Jesús expulsa a los mercaderes del templo, pero no lo hace de cualquier manera:
lo hace con ira, y para ello, prepara previamente un látigo. Además, se arroga
el hecho de ser Él el hijo de Dios, pues dice que el templo es “la Casa de su
Padre”. El motivo de la ira de Jesús es que han convertido “la Casa de su Padre”,
de “casa de oración”, en “casa de comercio”. De esa manera, han desvirtuado y
pervertido el fin y sentido único del templo, que es la alabanza y adoración
del Dios único y verdadero, por el de la adoración del dios dinero.
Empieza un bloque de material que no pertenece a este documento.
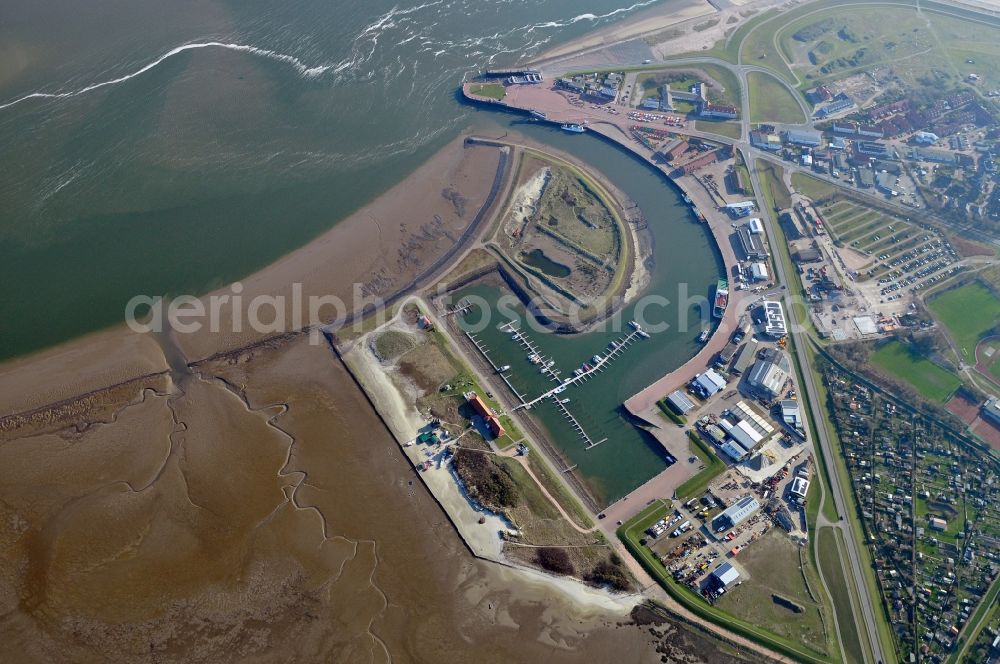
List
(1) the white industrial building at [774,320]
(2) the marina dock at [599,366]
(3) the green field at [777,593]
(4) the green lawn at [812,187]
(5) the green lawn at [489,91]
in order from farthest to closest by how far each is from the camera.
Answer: (5) the green lawn at [489,91] → (4) the green lawn at [812,187] → (1) the white industrial building at [774,320] → (2) the marina dock at [599,366] → (3) the green field at [777,593]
La causa de
la ira de Jesús es la perversión de la finalidad del templo: en vez de adorar a
Dios, se adora al dinero, pero como detrás del dinero está Satanás, es la
adoración de Satanás la causa última de la ira de Jesús.
La ira de Jesús pone de manifiesto el error de los que creen
que el cristianismo es una religión pacifista y que Dios es un Dios pura bondad
y misericordia, que deja pasar todo, porque “Dios es tan bueno, que todo lo perdona”.
Es verdad que “Dios es bueno y todo lo perdona” y que su Misericordia es
infinita, pero es verdad también que su paciencia es limitada y que su ira es
infinita y que se descarga sobre el impío y el impenitente que colman su
paciencia, como los ángeles caídos y los condenados y el infierno es la prueba
más patente de que la paciencia de Dios tiene un límite y de que la
Misericordia Divina se equilibra con su Justicia, porque Dios no puede dejar de
dar a cada uno lo que cada uno merece y pide con sus obras: misericordia y
cielo al pecador arrepentido, ira, justicia e infierno, al pecador impenitente.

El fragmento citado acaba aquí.